_Text shown_
All search expression types (phrase, term, boolean, prefix, regex) work identically to single-column text indexes.

### Limitations

* The multi-column text index does not support the `noRawDataForTextIndex` and `rawValueForTextIndex` properties. These properties control whether the raw forward index data is stored alongside the text index and are only applicable to per-column text indexes.
* When the multi-column text index needs to be rebuilt (for example, after a column is added or removed from the index), all columns are rebuilt from scratch. Per-column indexes can rebuild individual columns independently.
* Only one `multiColumnTextIndexConfig` can exist per table. All columns that should share a multi-column text index must be listed together.
* A column can appear in either the per-column text index configuration (`fieldConfigList` with `indexTypes: ["TEXT"]`) or in `multiColumnTextIndexConfig`, but not both.

## Text index creation

Once the text index is enabled on one or more columns through a [table configuration](https://docs.pinot.apache.org/reference/configuration-reference/table), segment generation code will automatically create the text index (per column).

Text index is supported for both offline and real-time segments.

_Directive 1_
Say whether each statement agrees with the text on text indexes. Answer yes or no, and quote the deciding words of the text. (a) A table can have only one multi-column text index configuration. (b) A single column may be listed in both the per-column text index configuration and the multi-column one. (c) Text indexes are supported only for offline segments.
The text and the rows are unrelated material.

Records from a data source
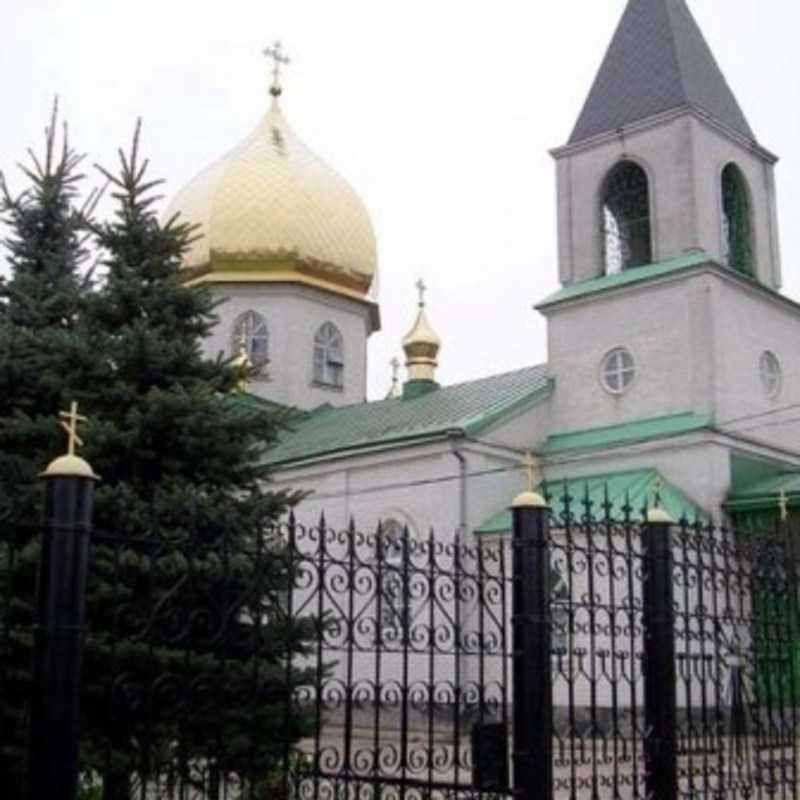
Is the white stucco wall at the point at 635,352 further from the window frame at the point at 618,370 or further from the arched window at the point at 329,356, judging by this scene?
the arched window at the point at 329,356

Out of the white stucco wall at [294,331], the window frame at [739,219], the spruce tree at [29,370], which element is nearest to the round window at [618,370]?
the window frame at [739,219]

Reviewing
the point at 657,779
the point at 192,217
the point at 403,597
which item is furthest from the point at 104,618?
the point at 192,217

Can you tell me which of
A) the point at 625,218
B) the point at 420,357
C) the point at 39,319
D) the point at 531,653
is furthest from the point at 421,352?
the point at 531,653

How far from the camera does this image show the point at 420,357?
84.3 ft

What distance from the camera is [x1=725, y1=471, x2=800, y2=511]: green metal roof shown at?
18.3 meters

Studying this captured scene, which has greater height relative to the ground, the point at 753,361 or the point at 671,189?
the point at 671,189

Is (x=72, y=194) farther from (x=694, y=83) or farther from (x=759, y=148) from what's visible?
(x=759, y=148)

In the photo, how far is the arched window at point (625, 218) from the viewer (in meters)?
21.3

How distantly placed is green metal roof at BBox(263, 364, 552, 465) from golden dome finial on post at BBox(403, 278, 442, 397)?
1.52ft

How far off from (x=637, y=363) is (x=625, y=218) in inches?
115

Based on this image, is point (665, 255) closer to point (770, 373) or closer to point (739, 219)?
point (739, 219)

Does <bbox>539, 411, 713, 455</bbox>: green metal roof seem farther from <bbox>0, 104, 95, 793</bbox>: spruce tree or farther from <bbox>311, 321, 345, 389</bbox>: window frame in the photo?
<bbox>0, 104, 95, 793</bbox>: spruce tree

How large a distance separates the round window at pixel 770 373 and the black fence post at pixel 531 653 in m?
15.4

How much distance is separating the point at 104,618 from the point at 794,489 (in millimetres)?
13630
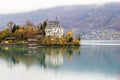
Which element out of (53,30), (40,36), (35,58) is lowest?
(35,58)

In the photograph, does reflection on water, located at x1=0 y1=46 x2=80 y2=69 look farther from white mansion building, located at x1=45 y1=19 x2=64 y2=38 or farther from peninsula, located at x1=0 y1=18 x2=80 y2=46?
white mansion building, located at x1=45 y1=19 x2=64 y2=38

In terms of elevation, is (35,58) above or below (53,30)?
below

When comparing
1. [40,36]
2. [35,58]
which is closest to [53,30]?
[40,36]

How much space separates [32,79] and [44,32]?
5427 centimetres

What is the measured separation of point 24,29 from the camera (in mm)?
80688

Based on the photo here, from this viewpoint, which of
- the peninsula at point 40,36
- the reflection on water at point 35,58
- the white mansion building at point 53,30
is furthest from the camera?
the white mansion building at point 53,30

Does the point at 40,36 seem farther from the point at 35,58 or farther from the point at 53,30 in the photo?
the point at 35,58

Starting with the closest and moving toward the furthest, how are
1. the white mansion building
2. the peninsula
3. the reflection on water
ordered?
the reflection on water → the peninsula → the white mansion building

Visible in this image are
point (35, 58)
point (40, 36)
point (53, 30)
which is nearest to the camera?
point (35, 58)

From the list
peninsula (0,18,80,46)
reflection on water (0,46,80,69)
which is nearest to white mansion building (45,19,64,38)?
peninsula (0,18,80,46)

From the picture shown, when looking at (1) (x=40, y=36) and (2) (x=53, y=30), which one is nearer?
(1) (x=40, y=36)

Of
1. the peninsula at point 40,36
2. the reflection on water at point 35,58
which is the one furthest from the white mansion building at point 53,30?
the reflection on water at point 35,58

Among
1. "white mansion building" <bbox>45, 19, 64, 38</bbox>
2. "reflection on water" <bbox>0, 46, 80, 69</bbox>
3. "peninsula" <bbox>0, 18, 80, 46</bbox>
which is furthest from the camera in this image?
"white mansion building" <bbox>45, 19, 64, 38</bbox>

_Directive 2_
Report how many lines of the rows contain the word "located". Give only the number.

_Written reply 1_
(a) Yes: "Only one `multiColumnTextIndexConfig` can exist per table."
(b) No: "but not both."
(c) No: "Text index is supported for both offline and real-time segments."

_Written reply 2_
2